A domain name (for instance, example.com) is an identification string that defines a realm of administrative autonomy, authority, or control on the Internet. Domain names are formed by the rules and procedures of the Domain Name System (DNS). Any name registered in the DNS is a domain name.
Domain names are used in various networking contexts and application-specific naming and addressing purposes. In general, a domain name represents an Internet Protocol (IP) resource, such as a personal computer used to access the Internet, a server computer hosting a web site, or the web site itself or any other service communicated via the Internet.
Domain names are organized in subordinate levels (subdomains) of the DNS root domain, which is nameless. The first-level set of domain names are the top-level domains (TLDs), including the generic top-level domains (gTLDs), such as the prominent domains com, info, net, edu, and org, and the country code top-level domains (ccTLDs). Below these top-level domains in the DNS hierarchy are the second-level and third-level domain names that are typically open for reservation by end-users who wish to connect local area networks to the Internet, create other publicly accessible Internet resources or run web sites. The registration of these domain names is usually administered by domain name registrars who sell their services to the public.

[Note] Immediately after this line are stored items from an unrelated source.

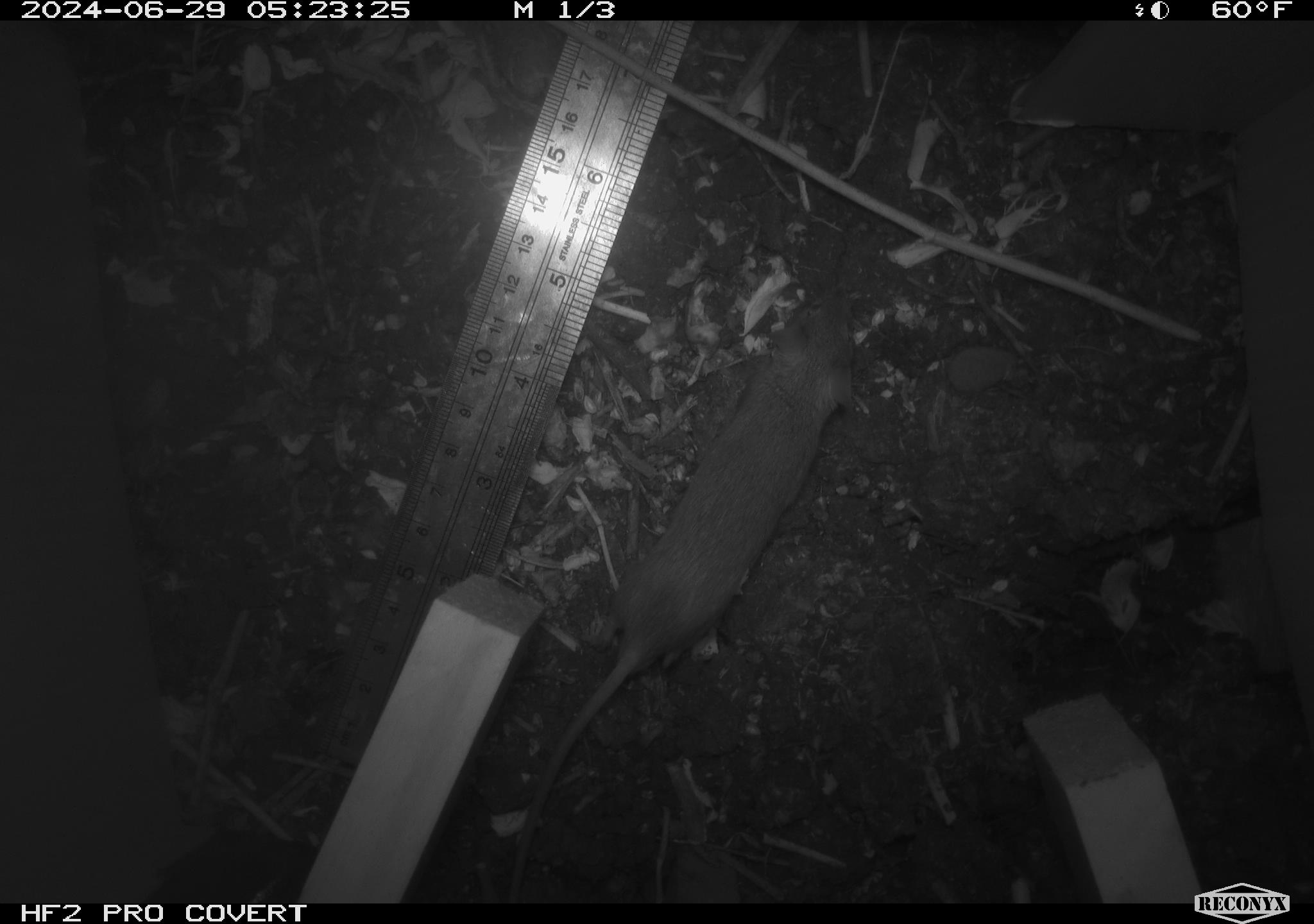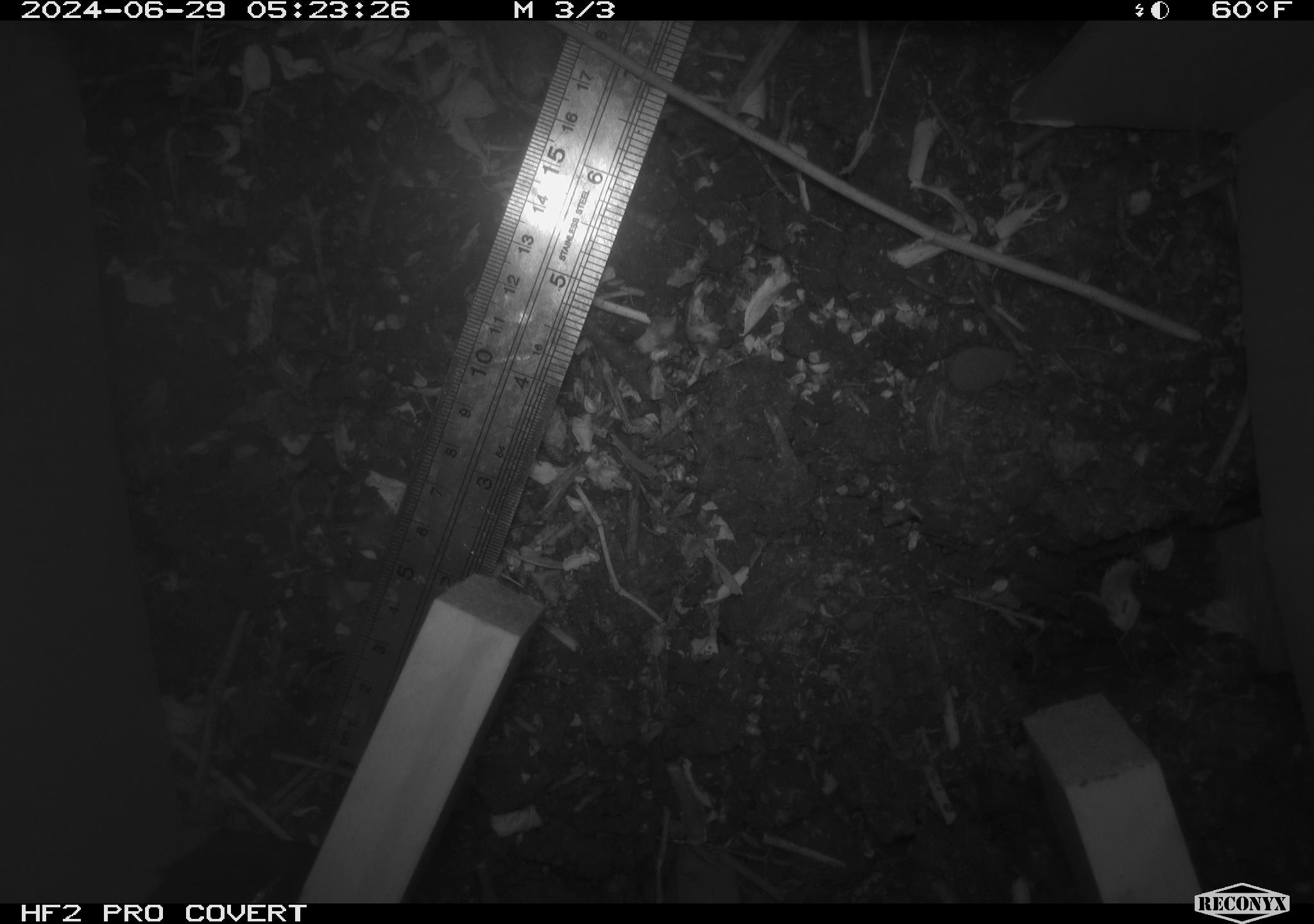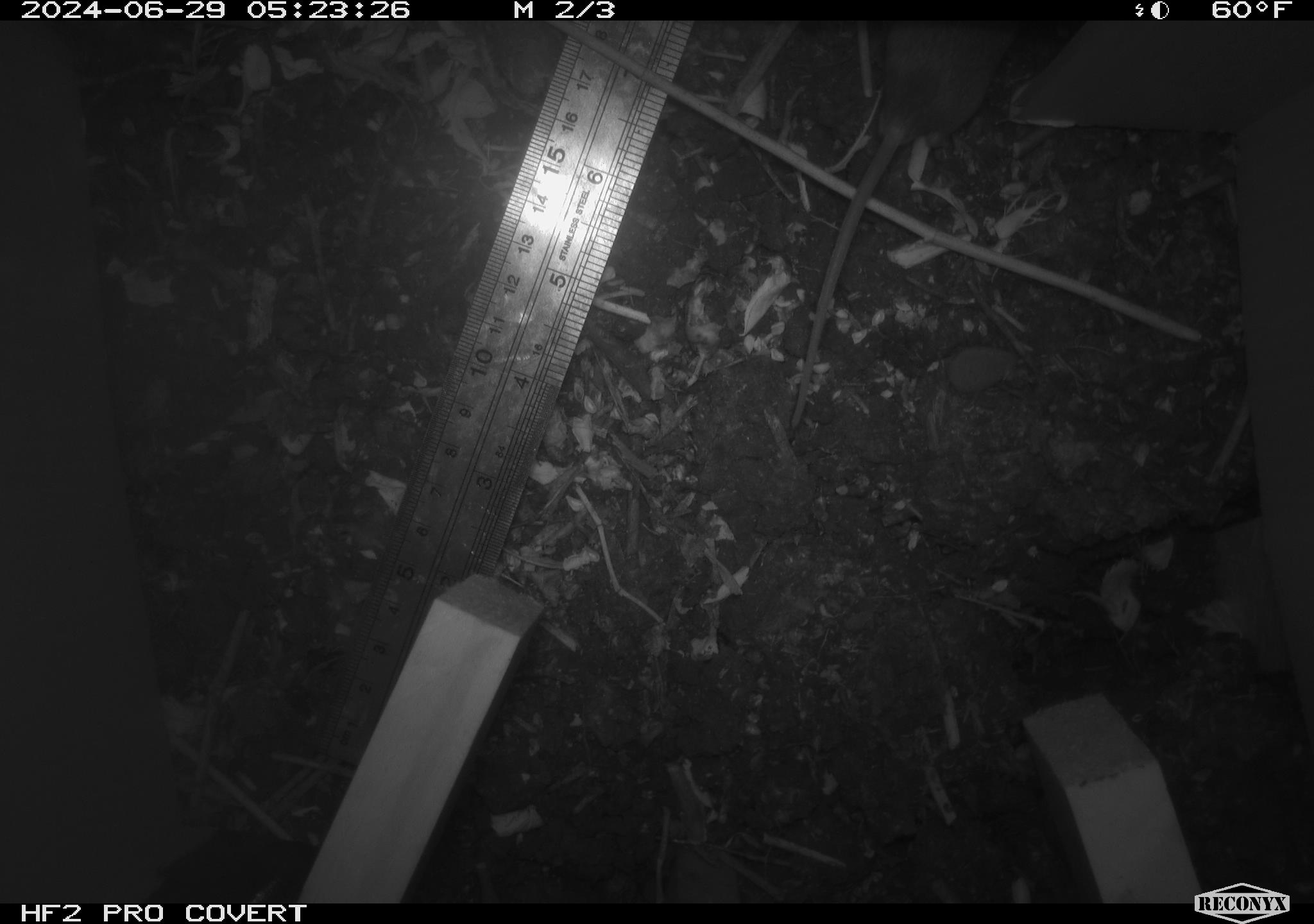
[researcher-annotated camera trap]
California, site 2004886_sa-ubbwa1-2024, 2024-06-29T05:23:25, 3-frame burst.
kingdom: Animalia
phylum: Chordata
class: Mammalia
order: Rodentia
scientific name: Rodentia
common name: mouse species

A fully qualified domain name (FQDN) is a domain name that is completely specified in the hierarchy of the DNS, having no omitted parts.
Domain names are usually written in lowercase, although labels in the Domain Name System are case-insensitive.
The Internet Corporation for Assigned Names and Numbers (ICANN, /ˈaɪkn/ eye-kan) is a nonprofit private organization headquartered in the Playa Vista section of Los Angeles, California, United States, that was created on September 18, 1998, and incorporated on September 30, 1998 to oversee a number of Internet-related tasks previously performed directly on behalf of the U.S. government by other organizations, notably the Internet Assigned Numbers Authority (IANA), which ICANN now operates.
ICANN is responsible for the coordination of the global Internets systems of unique identifiers and, in particular, ensuring its stable and secure operation. This work includes coordination of the Internet Protocol address spaces (IPv4 and IPv6) and assignment of address blocks to regional Internet registries, for maintaining registries of Internet protocol identifiers, and for the management of the top-level domain name space (DNS root zone), which includes the operation of root name servers. Most visibly, much of its work has concerned the DNS policy development for internationalization of the DNS system and introduction of new generic top-level domains (TLDs). ICANN performs the actual technical maintenance work of the central Internet address pools and DNS root registries pursuant to the IANA function contract.
ICANNs primary principles of operation have been described as helping preserve the operational stability of the Internet to promote competition to achieve broad representation of the global Internet community and to develop policies appropriate to its mission through bottom-up, consensus-based processes.
On September 29, 2006, ICANN signed a new agreement with the United States Department of Commerce (DOC) that moves the private organization towards full management of the Internets system of centrally coordinated identifiers through the Multistakeholder Model of consultation that ICANN represents.